节选:
==========

第五节 明清时期的登州港(292)
一 海防重镇:明代的登州港
(一)登州港空前的海防建设
1.登州卫所的初建
登州地处要津,所谓“东扼岛夷,北控辽左,南通吴会,西翼燕云,艘运之所达,可以济咽喉,备倭之所据,可以崇保障”(293),“实南、北关钥”(294),“一方之藩篱”(295)。
终明之世,边旁甚重,对登州的陆、水军事建设,均极为重视。明设卫所,山东都司辖18卫,登州卫居重要位置。洪武九年(1376年),升登州为登州府,将登州由守御千户所升格为登州卫。建制如下:登州卫,置指挥19,经历1,镇抚2;卫下设左、右、中、前、后千户所及中左、中右千户所计7,所置正、副千户30,百户70,所镇抚2。常备军有京操军春戍1276名,秋戍733名,捕倭军820名,守城军余250名,种屯军余114名,守墩军余18名。(296)后来登州建制、设官和驻兵等虽有变化,但均以海防重镇为前提条件,和登州的地位是相称的。
此外,登州的寨城建设,亦堪称道。如解宋寨,该寨遗址1985年已在蓬莱县五十堡乡解宋营村发现。寨城建在西山之间的低洼之处,呈四方形,周长约800米,城墙的残垣高约7米,宽达9米,城外尚有一段长约200米、宽约4米的护城河遗址。这座城堡北面对着大海,南面筑有砖砌的城门,并有完整无损的顶门城楼。同时,还发现城堡的东西山冈上,各建有高达7米的烽火台,一东二西,遥遥相对,成为解宋城堡军事设施的一部分,从而构成一个较为完整的军事实体,为研究明代堡寨建设提供了珍贵的资料。遗址提供的资料虽和史载不同,但可两相参照,进行比较研究。
登州的城寨,计有蓬莱城、水城、田横寨、刘家旺寨、黄河寨、解宋寨、芦洋寨、栾家口备倭城等。
2.登州水城的兴建
洪武九年(1376年)五月,为海上防守和海运之需,驻蓬莱的指挥谢观向上奏疏,要求对画河入海处“挑浚绕以土地,北砌水门,引海入城”(297),以扩建港口。谢观的建议受到了重视,于是在蓬莱城北,南联城墙,兴修了水城,曰蓬莱水城或登州水城,这是我国北方颇具规模的人工港口和海上要塞。后因备倭,设帅府于此,亦称“备倭城”(298)。

==========

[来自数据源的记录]
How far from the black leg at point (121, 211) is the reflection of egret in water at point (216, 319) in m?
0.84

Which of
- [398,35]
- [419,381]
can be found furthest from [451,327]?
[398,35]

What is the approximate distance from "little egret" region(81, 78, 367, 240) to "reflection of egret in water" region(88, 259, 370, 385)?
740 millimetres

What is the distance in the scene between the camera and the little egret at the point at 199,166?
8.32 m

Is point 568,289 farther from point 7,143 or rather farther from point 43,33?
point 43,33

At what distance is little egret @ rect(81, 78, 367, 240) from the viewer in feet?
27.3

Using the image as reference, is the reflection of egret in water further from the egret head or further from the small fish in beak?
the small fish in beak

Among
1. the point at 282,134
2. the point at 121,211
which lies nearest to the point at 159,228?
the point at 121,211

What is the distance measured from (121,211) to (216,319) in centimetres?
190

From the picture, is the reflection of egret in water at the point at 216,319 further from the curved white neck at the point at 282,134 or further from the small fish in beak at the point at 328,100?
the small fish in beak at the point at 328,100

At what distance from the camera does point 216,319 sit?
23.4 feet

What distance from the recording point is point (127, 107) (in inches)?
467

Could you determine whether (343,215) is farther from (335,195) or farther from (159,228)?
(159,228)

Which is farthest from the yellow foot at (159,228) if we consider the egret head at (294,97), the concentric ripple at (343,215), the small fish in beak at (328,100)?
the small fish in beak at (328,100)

==========

任务列表:
[A] 根据关于明代登州港的节选，洪武九年登州卫下共设有几个千户所？
[B] 请接着关于明代登州港的节选最后一句往下续写。
这些数据行在这里不起任何作用。

回答:
[A] 共7个，即左、右、中、前、后千户所及中左、中右千户所。

[B]
水城选址,即宋代所建、元代继续使用的刀鱼寨址。史称“水城在城北,与大城相连,即宋之刀鱼寨”(299)。其负山控海,形势险要,具有独特的地理优势,依山(丹崖山)、靠城(蓬莱县城)、通河(画河)、傍海(渤、黄海),堪为建港良址。首先,水城港域自丹崖山向北即为大海,与沙门岛、长山岛隔海相望,可互为犄角,形成天然的内、外港区。由沙门岛向北即为传统的登州水道,直通辽东;西去可至天津直沽,往东是山东沿海诸港,确是海上要冲。其次,建筑的条件好。丹崖山伸进海中的一部分,可谓天然的防波堤,丹崖山下的画河稍一改道,可为天然的护城河。其三,水城港址在丹崖山内侧,宽阔隐蔽,适宜军用民需,船舶进出海口方便、通畅、安全。其四,水城所依的丹崖山,在军事上堪称天然的瞭望台,可以看到数十里以外的陆域,对几十里洋面更是一览无余,又是船舶航行的天然标识。白天可以山为标志,航行进港,夜晚,丹崖山上的灯火,即可为船舶导航。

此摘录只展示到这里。